• [Work to do] What is needed here is an exact copy of every entry.

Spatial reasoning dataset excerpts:
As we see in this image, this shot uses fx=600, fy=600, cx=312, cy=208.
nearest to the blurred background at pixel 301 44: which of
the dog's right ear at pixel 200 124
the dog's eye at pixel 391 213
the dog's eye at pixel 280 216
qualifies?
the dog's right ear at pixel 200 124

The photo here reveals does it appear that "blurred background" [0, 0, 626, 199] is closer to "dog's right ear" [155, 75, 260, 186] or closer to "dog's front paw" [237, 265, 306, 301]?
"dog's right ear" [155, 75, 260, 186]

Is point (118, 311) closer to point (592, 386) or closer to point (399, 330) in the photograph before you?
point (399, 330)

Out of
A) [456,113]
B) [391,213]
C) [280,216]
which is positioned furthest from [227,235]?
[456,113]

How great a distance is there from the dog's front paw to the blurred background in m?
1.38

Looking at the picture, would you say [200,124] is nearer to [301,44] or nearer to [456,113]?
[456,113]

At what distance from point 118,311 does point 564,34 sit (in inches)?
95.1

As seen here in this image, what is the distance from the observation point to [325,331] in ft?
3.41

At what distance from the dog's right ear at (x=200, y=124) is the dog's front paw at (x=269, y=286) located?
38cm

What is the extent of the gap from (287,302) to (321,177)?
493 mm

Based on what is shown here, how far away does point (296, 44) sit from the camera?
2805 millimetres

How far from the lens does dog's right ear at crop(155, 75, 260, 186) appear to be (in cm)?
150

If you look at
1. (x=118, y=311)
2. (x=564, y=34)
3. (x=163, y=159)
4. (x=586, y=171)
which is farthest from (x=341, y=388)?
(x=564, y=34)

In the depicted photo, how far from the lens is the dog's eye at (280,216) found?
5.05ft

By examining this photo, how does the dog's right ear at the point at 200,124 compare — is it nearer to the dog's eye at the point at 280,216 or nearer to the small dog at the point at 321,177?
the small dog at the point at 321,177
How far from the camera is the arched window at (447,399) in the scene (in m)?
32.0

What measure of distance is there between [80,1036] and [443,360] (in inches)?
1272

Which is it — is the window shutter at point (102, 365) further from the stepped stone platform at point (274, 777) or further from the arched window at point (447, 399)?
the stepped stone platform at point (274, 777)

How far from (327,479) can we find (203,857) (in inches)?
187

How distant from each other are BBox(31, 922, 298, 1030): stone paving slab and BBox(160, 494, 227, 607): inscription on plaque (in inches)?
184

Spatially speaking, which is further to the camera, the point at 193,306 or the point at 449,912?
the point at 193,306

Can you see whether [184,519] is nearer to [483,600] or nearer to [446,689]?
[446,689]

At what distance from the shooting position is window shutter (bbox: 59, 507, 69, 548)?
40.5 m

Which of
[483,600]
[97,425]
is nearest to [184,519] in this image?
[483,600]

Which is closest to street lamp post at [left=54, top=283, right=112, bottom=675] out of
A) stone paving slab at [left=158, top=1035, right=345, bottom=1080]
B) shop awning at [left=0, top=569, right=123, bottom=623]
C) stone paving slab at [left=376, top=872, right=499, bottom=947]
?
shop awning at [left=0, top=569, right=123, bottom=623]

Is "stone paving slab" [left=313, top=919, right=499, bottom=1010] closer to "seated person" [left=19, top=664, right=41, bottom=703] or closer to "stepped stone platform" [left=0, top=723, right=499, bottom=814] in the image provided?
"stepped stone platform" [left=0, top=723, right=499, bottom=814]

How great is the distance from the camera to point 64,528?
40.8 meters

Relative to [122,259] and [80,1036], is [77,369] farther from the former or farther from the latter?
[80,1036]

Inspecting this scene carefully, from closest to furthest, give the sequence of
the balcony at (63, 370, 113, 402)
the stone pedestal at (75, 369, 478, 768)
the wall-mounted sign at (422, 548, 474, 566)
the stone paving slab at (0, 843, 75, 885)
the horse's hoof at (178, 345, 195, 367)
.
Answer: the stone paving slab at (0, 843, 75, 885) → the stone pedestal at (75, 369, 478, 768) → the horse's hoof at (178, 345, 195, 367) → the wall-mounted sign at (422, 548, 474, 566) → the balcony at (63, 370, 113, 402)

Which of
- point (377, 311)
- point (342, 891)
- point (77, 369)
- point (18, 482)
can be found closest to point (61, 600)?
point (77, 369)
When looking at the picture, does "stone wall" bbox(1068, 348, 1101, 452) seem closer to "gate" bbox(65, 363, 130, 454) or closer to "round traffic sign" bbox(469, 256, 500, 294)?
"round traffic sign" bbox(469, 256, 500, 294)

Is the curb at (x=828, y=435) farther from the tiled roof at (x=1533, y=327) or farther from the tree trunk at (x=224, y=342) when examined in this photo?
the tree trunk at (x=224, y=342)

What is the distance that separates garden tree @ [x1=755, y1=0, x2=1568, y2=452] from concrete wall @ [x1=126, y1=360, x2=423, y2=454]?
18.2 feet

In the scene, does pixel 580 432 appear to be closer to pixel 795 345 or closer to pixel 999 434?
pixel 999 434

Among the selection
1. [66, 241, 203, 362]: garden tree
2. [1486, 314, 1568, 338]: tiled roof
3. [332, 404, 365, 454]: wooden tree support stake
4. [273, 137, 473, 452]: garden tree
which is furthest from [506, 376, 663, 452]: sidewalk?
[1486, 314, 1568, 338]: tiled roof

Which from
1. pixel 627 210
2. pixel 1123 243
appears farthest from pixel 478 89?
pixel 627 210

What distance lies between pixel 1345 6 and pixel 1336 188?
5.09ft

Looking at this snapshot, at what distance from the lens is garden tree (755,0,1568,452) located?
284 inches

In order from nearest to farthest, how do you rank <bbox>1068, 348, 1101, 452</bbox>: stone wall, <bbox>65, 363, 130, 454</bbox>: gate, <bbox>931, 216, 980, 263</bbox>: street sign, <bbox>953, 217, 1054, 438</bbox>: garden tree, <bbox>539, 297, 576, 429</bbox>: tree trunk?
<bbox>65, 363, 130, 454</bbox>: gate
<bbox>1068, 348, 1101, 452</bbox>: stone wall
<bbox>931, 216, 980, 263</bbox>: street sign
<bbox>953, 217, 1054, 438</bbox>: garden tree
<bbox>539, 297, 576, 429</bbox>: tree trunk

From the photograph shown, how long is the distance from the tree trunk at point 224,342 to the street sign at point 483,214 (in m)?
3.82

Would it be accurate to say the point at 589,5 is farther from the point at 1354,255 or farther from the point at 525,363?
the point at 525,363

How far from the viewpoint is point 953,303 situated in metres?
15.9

• [Solution to the exercise]
As we see in this image, this shot uses fx=600, fy=600, cx=312, cy=208.
nearest to the blurred background at pixel 301 44: which of
the dog's right ear at pixel 200 124
the dog's eye at pixel 391 213
the dog's eye at pixel 280 216
qualifies?
the dog's right ear at pixel 200 124

The photo here reveals does it appear that "blurred background" [0, 0, 626, 199] is closer to "dog's right ear" [155, 75, 260, 186] or closer to "dog's front paw" [237, 265, 306, 301]?
"dog's right ear" [155, 75, 260, 186]

Is point (118, 311) closer to point (592, 386) or closer to point (399, 330) in the photograph before you?
point (399, 330)

Out of
A) [456,113]
B) [391,213]
C) [280,216]
which is positioned furthest from [227,235]?
[456,113]

How great a distance is there from the dog's front paw to the blurred background in m?
1.38

Looking at the picture, would you say [200,124] is nearer to [301,44] or nearer to [456,113]?
[456,113]

At what distance from point 118,311 does point 564,34 sit (in inches)?
95.1

As seen here in this image, what is the distance from the observation point to [325,331] in ft?
3.41

At what distance from the dog's right ear at (x=200, y=124) is the dog's front paw at (x=269, y=286) located?
38cm

What is the extent of the gap from (287,302) to (321,177)?
493 mm

Based on what is shown here, how far away does point (296, 44) sit from the camera?
2805 millimetres

How far from the lens does dog's right ear at crop(155, 75, 260, 186) appear to be (in cm)?
150

If you look at
1. (x=118, y=311)
2. (x=564, y=34)
3. (x=163, y=159)
4. (x=586, y=171)
which is farthest from (x=341, y=388)?
(x=564, y=34)

In the depicted photo, how far from the lens is the dog's eye at (280,216) found?
5.05ft

By examining this photo, how does the dog's right ear at the point at 200,124 compare — is it nearer to the dog's eye at the point at 280,216 or nearer to the small dog at the point at 321,177?
the small dog at the point at 321,177
How far from the camera is the arched window at (447,399) in the scene (in m)?
32.0

What measure of distance is there between [80,1036] and [443,360] (in inches)?
1272

Which is it — is the window shutter at point (102, 365) further from the stepped stone platform at point (274, 777) or further from the arched window at point (447, 399)?
the stepped stone platform at point (274, 777)

How far from (327,479) can we find (203,857) (in inches)?
187

How distant from each other are BBox(31, 922, 298, 1030): stone paving slab and BBox(160, 494, 227, 607): inscription on plaque (in inches)?
184

Spatially speaking, which is further to the camera, the point at 193,306 or the point at 449,912?
the point at 193,306

Can you see whether [184,519] is nearer to [483,600] or nearer to [446,689]?
[446,689]

At what distance from the shooting position is window shutter (bbox: 59, 507, 69, 548)?
40.5 m

Which of
[483,600]
[97,425]
is nearest to [184,519] in this image?
[483,600]

Which is closest to street lamp post at [left=54, top=283, right=112, bottom=675] out of
A) stone paving slab at [left=158, top=1035, right=345, bottom=1080]
B) shop awning at [left=0, top=569, right=123, bottom=623]
C) stone paving slab at [left=376, top=872, right=499, bottom=947]
?
shop awning at [left=0, top=569, right=123, bottom=623]

Is "stone paving slab" [left=313, top=919, right=499, bottom=1010] closer to "seated person" [left=19, top=664, right=41, bottom=703] or closer to "stepped stone platform" [left=0, top=723, right=499, bottom=814] in the image provided?
"stepped stone platform" [left=0, top=723, right=499, bottom=814]

How great is the distance from the camera to point 64,528?
40.8 meters

Relative to [122,259] and [80,1036], is [77,369] farther from the former or farther from the latter?
[80,1036]

Inspecting this scene carefully, from closest to furthest, give the sequence of
the balcony at (63, 370, 113, 402)
the stone pedestal at (75, 369, 478, 768)
the wall-mounted sign at (422, 548, 474, 566)
the stone paving slab at (0, 843, 75, 885)
the horse's hoof at (178, 345, 195, 367)
.
Answer: the stone paving slab at (0, 843, 75, 885) → the stone pedestal at (75, 369, 478, 768) → the horse's hoof at (178, 345, 195, 367) → the wall-mounted sign at (422, 548, 474, 566) → the balcony at (63, 370, 113, 402)

Which of
- point (377, 311)
- point (342, 891)
- point (77, 369)
- point (18, 482)
can be found closest to point (61, 600)?
point (77, 369)
When looking at the picture, does "stone wall" bbox(1068, 348, 1101, 452) seem closer to "gate" bbox(65, 363, 130, 454) or closer to "round traffic sign" bbox(469, 256, 500, 294)?
"round traffic sign" bbox(469, 256, 500, 294)

Is the curb at (x=828, y=435) farther from the tiled roof at (x=1533, y=327) or farther from the tree trunk at (x=224, y=342) when examined in this photo?
the tree trunk at (x=224, y=342)

What is the distance that separates garden tree @ [x1=755, y1=0, x2=1568, y2=452] from concrete wall @ [x1=126, y1=360, x2=423, y2=454]?
18.2 feet

In the scene, does pixel 580 432 appear to be closer to pixel 795 345 or closer to pixel 999 434?
pixel 999 434

Among the selection
1. [66, 241, 203, 362]: garden tree
2. [1486, 314, 1568, 338]: tiled roof
3. [332, 404, 365, 454]: wooden tree support stake
4. [273, 137, 473, 452]: garden tree
which is furthest from [506, 376, 663, 452]: sidewalk?
[1486, 314, 1568, 338]: tiled roof

Which from
1. pixel 627 210
2. pixel 1123 243
appears farthest from pixel 478 89?
pixel 627 210

What distance lies between pixel 1345 6 and pixel 1336 188?
5.09ft

Looking at this snapshot, at what distance from the lens is garden tree (755,0,1568,452) located?
284 inches

In order from nearest to farthest, how do you rank <bbox>1068, 348, 1101, 452</bbox>: stone wall, <bbox>65, 363, 130, 454</bbox>: gate, <bbox>931, 216, 980, 263</bbox>: street sign, <bbox>953, 217, 1054, 438</bbox>: garden tree, <bbox>539, 297, 576, 429</bbox>: tree trunk?
<bbox>65, 363, 130, 454</bbox>: gate
<bbox>1068, 348, 1101, 452</bbox>: stone wall
<bbox>931, 216, 980, 263</bbox>: street sign
<bbox>953, 217, 1054, 438</bbox>: garden tree
<bbox>539, 297, 576, 429</bbox>: tree trunk

From the photograph shown, how long is the distance from the tree trunk at point 224,342 to the street sign at point 483,214 (in m)?
3.82

Would it be accurate to say the point at 589,5 is farther from the point at 1354,255 or farther from the point at 525,363?
the point at 525,363

How far from the viewpoint is point 953,303 situated in metres?
15.9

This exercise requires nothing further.